Adam Der Talmud begründet die Tatsache, dass die Gesetze der Tumah und Tahara (spirituelle Unreinheit) nicht für die anderen Völker gelten, damit, dass die Tora bei der Einführung dieser Gesetze den Ausdruck »Adam« verwendet. Aus den Worten des Propheten Jechezkel geht hervor, dass sich der Ausdruck »Adam« nur auf das jüdische Volk bezieht.
Rabbiner Lipschitz wundert sich, wie dies sein kann, wenn doch alle Menschen im Ebenbild G’ttes erschaffen wurden? Er antwortet, dass in diesem Ausspruch mit »Adam« nicht »Mensch« gemeint ist, sondern »Adam HaRischon«, der erste Mensch. Unsere Weisen lehren, dass Adam als Erwachsener erschaffen wurde und sich gleich von Anfang an auf einem hohen Niveau befand, ohne etwas dafür tun zu müssen, und in diesem Aspekt ähnelt ihm das jüdische Volk.

Denn im Gegensatz zu den Nationen der Welt, deren Transformation in eine zivilisierte Gesellschaft ein sehr langer und aufwendiger Prozess war, haben wir Juden schon vor über 3000 Jahren die 613 Ge- und Verbote erhalten. Doch die anderen Völker sind uns darin überlegen, dass sie diese Errungenschaft sich selbst zu verdanken haben.

Das jüdische Gesetz ist keine menschliche Erfindung, sondern ein Geschenk von G’tt.

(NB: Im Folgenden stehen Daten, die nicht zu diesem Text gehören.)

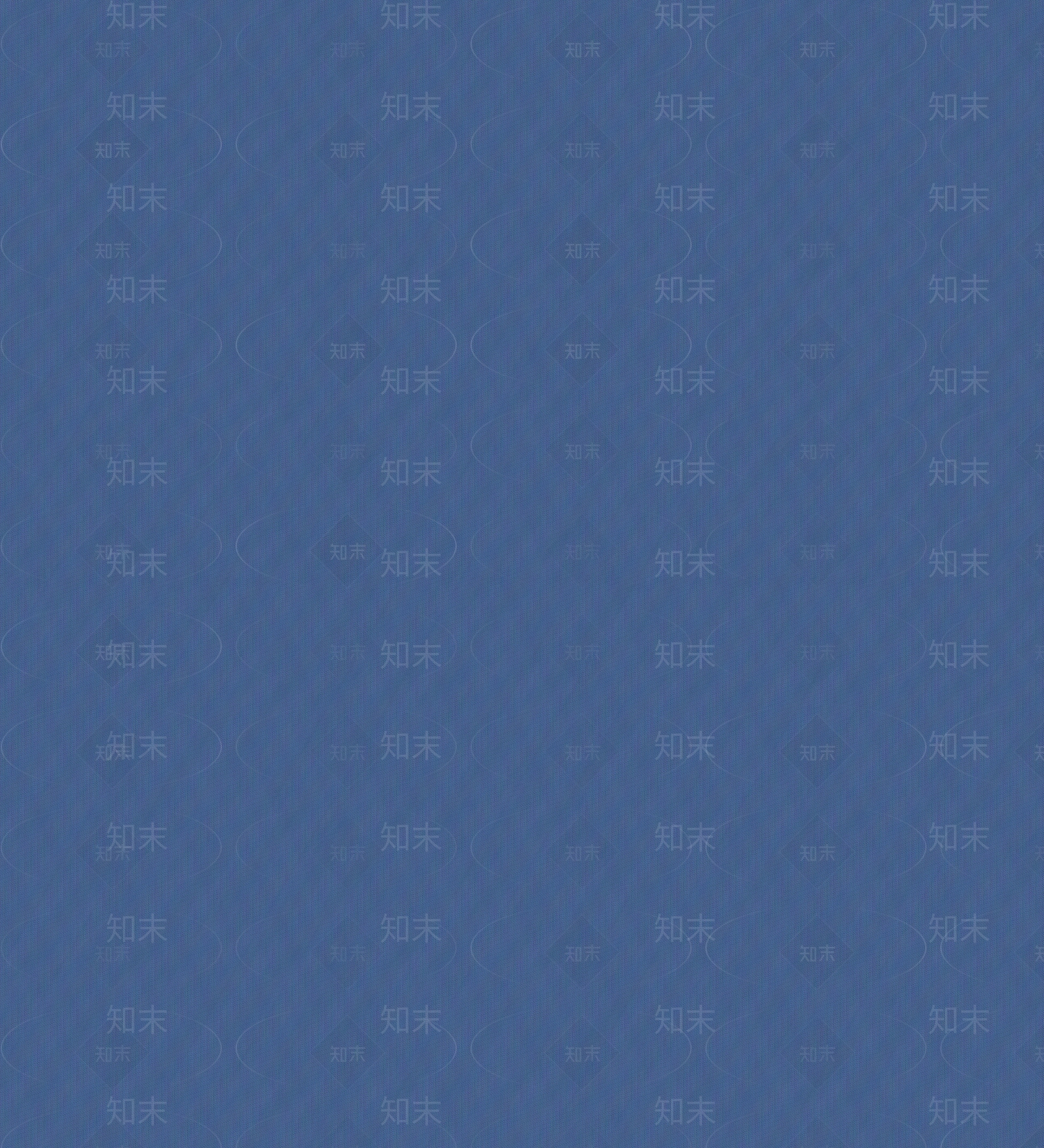 高档质感皮革贴图下载【ID:1146594490】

Mit der Übergabe der Tora an das jüdische Volk wurde uns die Aufgabe zugeteilt, das Licht der Tora in die Welt zu projektieren und als Beispiel eines heiligen und erhabenen Volkes voranzuschreiten. An Schawuot feiern wir dieses Privileg und diese Verantwortung. Jeder hat die Möglichkeit, sich dem jüdischen Volk anzuschließen und dieses Privileg und diese Verantwortung auf sich zu nehmen.

G’tt und seine Tora sind ewig, und solange wir daran festhalten, sind wir auch Teil dieser Ewigkeit. Sie ist ein Baum des Lebens für diejenigen, die sie ergreifen. Und wer sie festhält, ist glücklich (Mischlei 3, 12).

Der Autor ist Rabbiner und Dozent am Rabbinerseminar zu Berlin.